By the way, this is not Berkeley's fault.  The standard actually
changed.)  Unfortunately, there are various bugs in 4.2 (and
presumably Sun 3.2), such that any disagreement over the broadcast
address can cause such a flurry of ICMP unreachables and ARP's that
the network becomes unusable.  The solution is going to depend upon
the particular set of machines on your network.  You have two choices:
find some broadcast address on which everyone can agree, or split the
network.  4.3-based systems allow you to set the broadcast address.
So do some 4.2-based systems that contain "4.3 enhancements".  This
includes Ultrix and Pyramid.  Unmodified 4.2 systems use net.0 as the
broadcast address.  E.g.  if your network number is 128.6, your
broadcast address is 128.6.0.0.  The new standard allows either
128.6.255.255 or 255.255.255.255.  If you are using subnets, things
get more complex.  4.2 didn't support subnets, but if you patched your
4.2 to do so, you will probably have ended up with a broadcast address
of net.subnet.0.  E.g. for us a typical one would be 128.6.4.0.  The
new standard, and 4.3, say that the correct broadcast address for a
subnetted network is 128.6.4.255.

One approach would be to tell your 4.3-based systems (i.e. your 
Sun 3.4 systems) to use the old broadcast address.  There should be
an option to ifconfig to do this.  What bothers me is that this
option may not take effect during the early stages of booting.
However the simplest thing to try would be to change the ifconfig
commands, normally present in /etc/rc or /etc/rc.boot to contain
the appropriate option.  Assuming you don't use subnets, this would
be something like
  ifconfig ie0 `/bin/hostname` up -trailers broadcast 128.6.0.0
Everything up to "broadcast" should be whatever your ifconfig command
is now.  It may be that the option is -broadcast.  You should use your
own net number in place of 128.6.0.0.  You must make this change to
/etc/rc.boot for every individual client partition.  This means you'll
have to bring up the clients one by one single-user or just mount the
partitions on the server, using /dev/ndlx (making sure that the
clients are not running at the time).  You might try this for a few
clients to see whether it fixes your problem, before doing it on
all of them.

In retrospect, Sun would probably have been better off distributing
3.4 with the old broadcast address as a default.  Once everyone had
upgraded to 3.4, the next release could safely move to the new
address, since 3.4 should (if it is properly implemented) accept
either.  At the very least the setup program should provide this as an
option.  (Of course I haven't seen 3.4 yet -- maybe it does.)

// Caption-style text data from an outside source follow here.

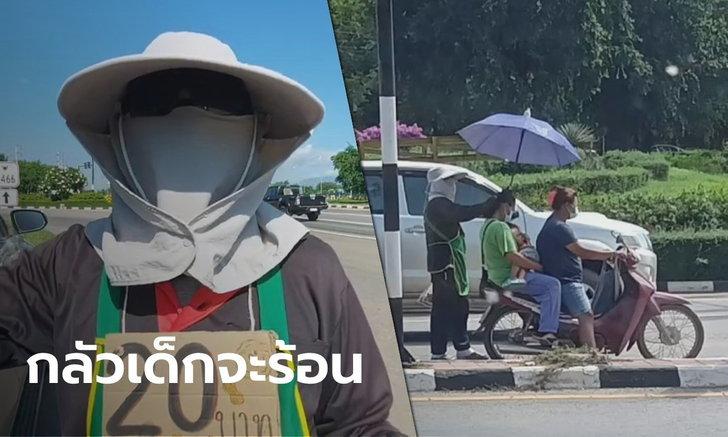 เปิดใจฮีโร่ริมถนน คนขายถั่วต้มยืนกางร่มให้เด็กน้อย ขณะรถติดไฟแดง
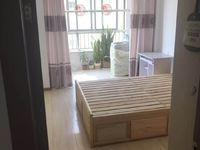 经区台北家园3楼69平精装带家具家电76.8万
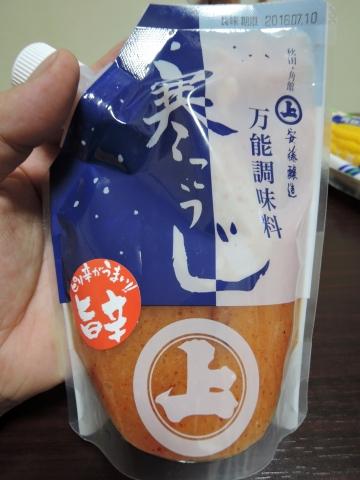 安藤醸造7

Other approaches to this problem are to fix all your existing systems
to accept the new address (which may be the best solution if you
have source to them -- we can give you the changes), or to put a
gateway between your 3.4 systems and everything else.  If you don't
have any other kind of gateway, you could add a second Ethernet board
to one of your servers and use it as a gateway.

Finally, if all of your systems are Suns, the simplest thing to do is
simply to upgrade them all at once.  Bring them all down, and then
bring them up one by one on 3.4.

david@elroy.Jpl.Nasa.Gov (David Robinson) (08/28/87)

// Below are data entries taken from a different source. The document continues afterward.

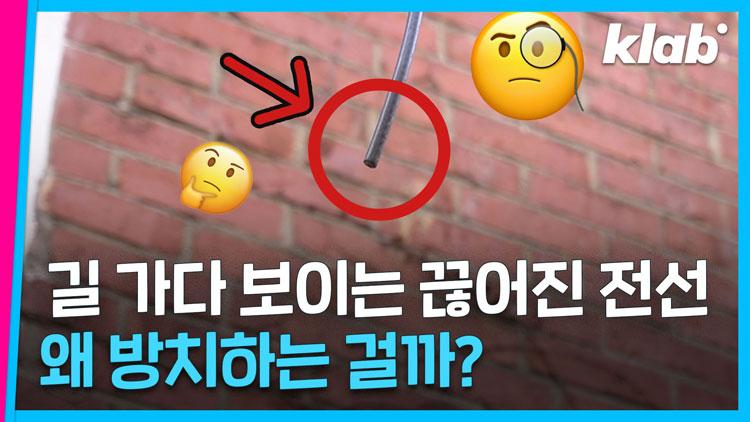 [크랩] 길거리 '대롱대롱', 끊어진 전선(?) 잡으면 감전될까?
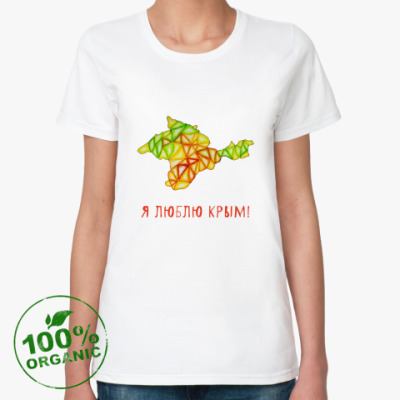 Женская футболка из органик-хлопка Я люблю Крым!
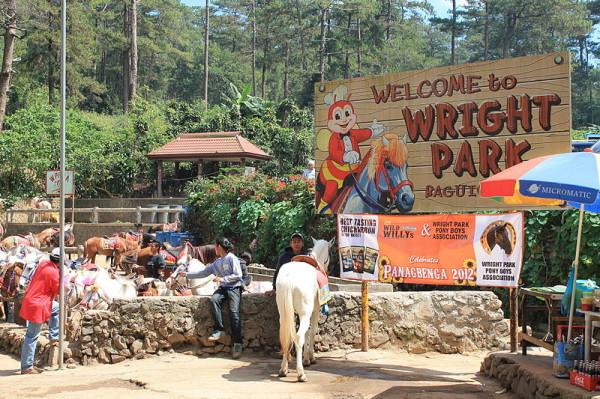 Wright_Park_Baguio City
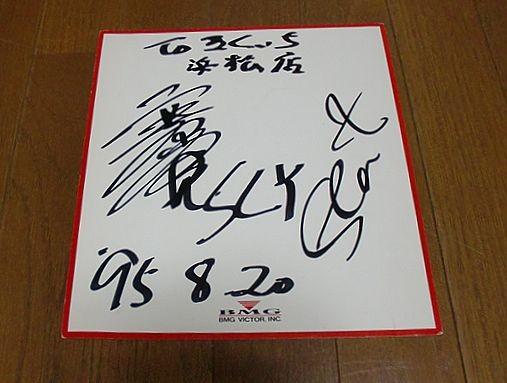 二井原実 SLY サイン ラウドネス LOUDNESS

It has been noted before by someone that SunOS 3.4 does
not check to see if the value of the ICMP mask
request is valid.  Supposedly Wollengong Win 3.0 for
VMS returns back a subnet address of 0x0000FFFF which then
causes the Suns to go into a broadcast storm.  You then must
disconnect the VMS Vaxen and reboot all Suns.

-- 
	David Robinson		elroy!david@csvax.caltech.edu     ARPA
				david@elroy.jpl.nasa.gov (new)
				seismo!cit-vax!elroy!david UUCP
Disclaimer: No one listens to me anyway!

cyrus@hi.UUCP (Tait Cyrus) (08/29/87)

In article <1615@briar.Philips.Com> jmr@philabs.Philips.Com (Joanne Mannarino) writes:
>
>
>In trying to upgrade our SUN 3/180 fileserver (named condor) to SUN UNIX
>version 3.4 along with 11 diskless clients, I ran into some problems.  The
> ...
>Ethernet).  The problem began when the booting process got to the point for:
>
>	starting rpc and net services: portmap router biod
>
>The boot process then halts with the following error messages:
>
>	server not responding
>	RPC: program not registered
>	mount retrying

Something that ?might? be causing some problems is that when a SUN client
boots, it determines its netmask from an ICMP (rfc 950) 'netmask request'.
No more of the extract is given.